Chromodomain-helicase-DNA binding protein 8 (CHD8) is one of the chromatin remodeling proteins that can regulate various autism risk genes [172,173,174]. It has been reported that heterozygous mutations of CHD8 in males show the behavioral features of ASD [175,176]; however, the involvement of sex dimorphism has not been investigated in detail except in one recent study [177]. Jung et al. [177] showed male-biased behavioral abnormalities in social communication in pups, mother attachment behaviors in juvenile, and increased self-grooming in adults, but these phenotypes did not appear in females. The authors demonstrates that neural activity is suppressed in the female mice under both basal and stress conditions, but the male CHD8 mutants exhibited normal baseline activity and excessive neural activity under the stress condition.

Moreover, transcriptomic analysis showed many GO terms underlying the sex-dependent features in CHD8 mutants such as extracellular matrix (ECM), that regulates the development, function, and plasticity of synapses [177,178]. The ECM-related genes in the females showed upregulation, but downregulation in the males, which results in the differential neural activity as shown by the c-Fos activity. Collectively, male-biased ASD behavioral properties in CHD8 mutant mice are linked to the sexual DEGs in the transcriptome, and to differential neuronal activities, making these mice a useful tool, especially for the sex-specific behavioral changes regulated by gene expression.
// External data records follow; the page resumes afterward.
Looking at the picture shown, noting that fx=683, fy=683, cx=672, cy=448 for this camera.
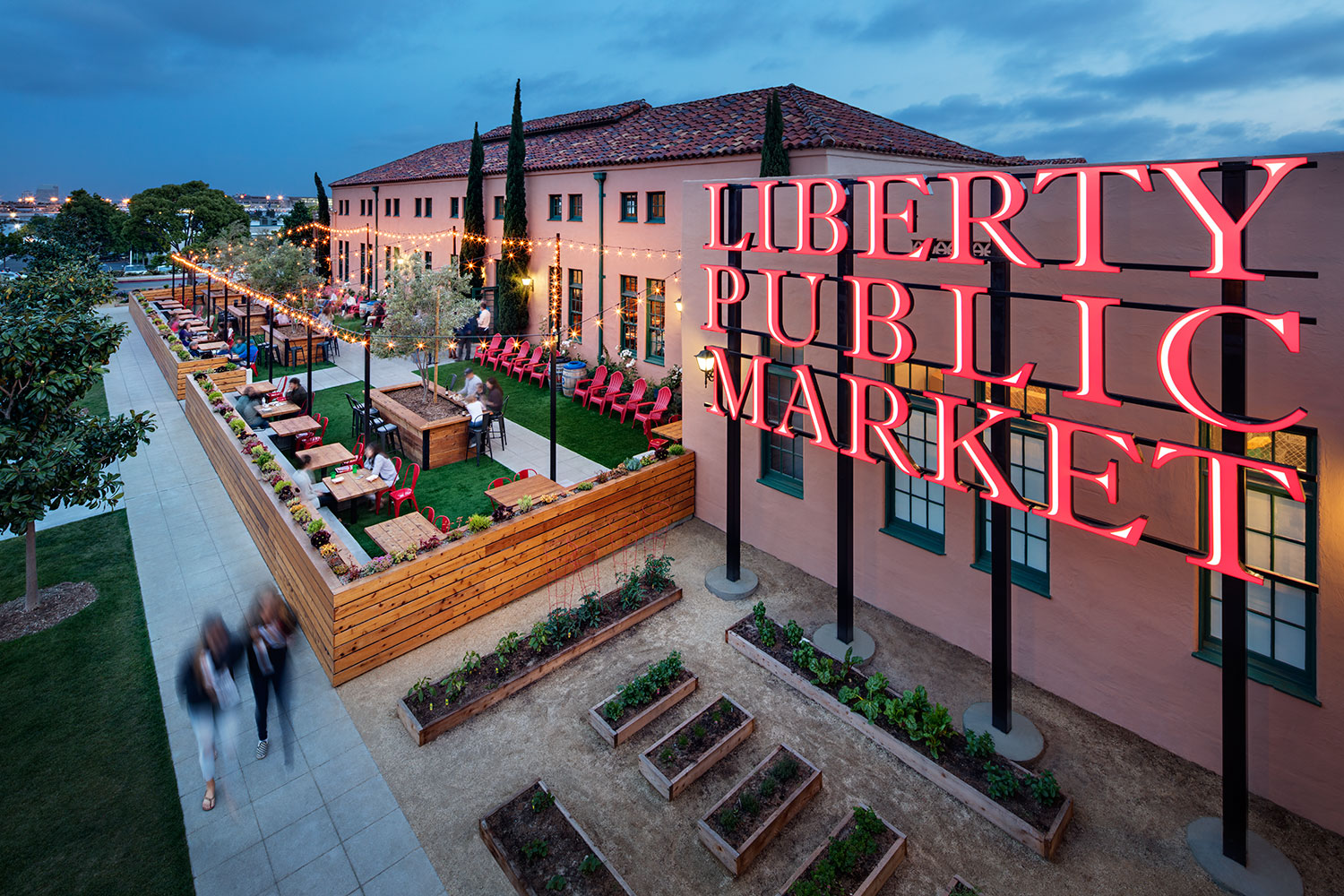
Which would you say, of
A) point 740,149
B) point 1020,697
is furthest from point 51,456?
point 740,149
RAR-related orphan receptor alpha (RORA)

Hu et al. [179,180] identified a number of genes with dysregulated expression through gene expression and methylation profiling of lymphoblastoid cell lines (LCL) from monozygotic twins and pairs of siblings discordant for ASD diagnosis. RAR-related orphan receptor alpha (Rora), a nuclear hormone receptor which serves as a transcriptional regulator, was among the many to be found hypermethylated and consequently downregulated [179,180]. Decreased Rora expression was also observed in the prefrontal cortex and cerebellum of these patients [181]. Rora has been associated with circadian rhythm regulation [182], which is disrupted in patients with ASD [183]. In addition, Rora directly regulates NLGN1 and NTRK2 , genes associated with increased susceptibility to ASD [184,185]. RORA is implicated primarily as a candidate gene that could contribute to restricted interest and repetitive behaviors [186]. In mouse models, decreased Rora expression resulted in perseverance in limited maze patrolling [187], reduced exploration [188], and spatial disorientation [189]. Purkinje cell degeneration, also implicated in ASD, is also associated with Rora deficiency [190].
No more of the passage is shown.